Of course the debate of whether RDF needed to be a part of Linked Data or not rippled through the semantic web community a few months ago–and there’s little chance of resolving any of those issues here. In the pure-land of RDF model theory the choice between Atom and RDF/XML is a bit of a false dilemma since RDF/XML is minimally processable with, well, XML tools … and idioms like GRDDL allow Atom to be explicitly represented as an RDF Graph. And in fact, REST and Content Negotiation would allow both serializations to co-exist nicely in the context of a single web application. However, I’d argue that this point isn’t a particularly easy thing to explain, and it certainly isn’t terrain that you would want to navigate in documentation on the recovery.gov website. The choice of whether RDF belongs in Linked Data or not has technical and business considerations – but I’m increasingly seeing it as a cultural issue,that perhaps doesn’t really even need resolving.
Even Tim Berners-Lee recognizes that there are quite large hurdles to modeling all government data on the Linked Data web in RDF and querying it with SPARQL. It’s a bit unrealistic to expect the Federal Government to start modeling and storing their enterprise data in a fundamentally new and somewhat experimental way in order to support what amounts to arbitrary database queries from anyone on the web. If that’s what the Linked Data brand is I’m not buying it.

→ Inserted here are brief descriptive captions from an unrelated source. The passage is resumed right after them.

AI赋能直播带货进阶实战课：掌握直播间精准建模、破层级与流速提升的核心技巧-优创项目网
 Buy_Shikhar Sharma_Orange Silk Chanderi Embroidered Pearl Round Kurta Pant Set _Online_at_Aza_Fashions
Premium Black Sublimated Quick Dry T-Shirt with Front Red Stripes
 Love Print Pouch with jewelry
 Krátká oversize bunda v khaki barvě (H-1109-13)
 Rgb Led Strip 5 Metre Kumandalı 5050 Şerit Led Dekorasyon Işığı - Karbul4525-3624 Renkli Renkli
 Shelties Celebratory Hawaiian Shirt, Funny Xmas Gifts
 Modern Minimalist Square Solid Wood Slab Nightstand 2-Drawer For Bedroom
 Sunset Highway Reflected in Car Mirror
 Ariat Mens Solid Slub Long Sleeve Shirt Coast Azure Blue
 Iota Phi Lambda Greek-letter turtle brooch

That being said, I see a great deal of value in the RDF data model (the giant global graph), especially as a tool for seeing how your data fits the contours of the web.
The important message that Erik, Eric and Raymond’s paper communicates is that the Federal Government should be focused on putting data out on the web in familiar ways, using sound web architecture practices that have allowed the web to grow and evolve into the wonderful environment it is today. Atom is a flexible, simple, commonly supported, well understood XML format for letting downstream applications know about newly published web resources. If the Federal Government is serious about the long term sustainability of efforts like recovery.gov and data.gov they should focus on enabling an ecosystem of visualization applications created by third parties, rather than trying to produce those applications themselves. I hope the data.gov folks also run across this important work. Thanks to Sunlight Foundation for funding the folks at Berkeley.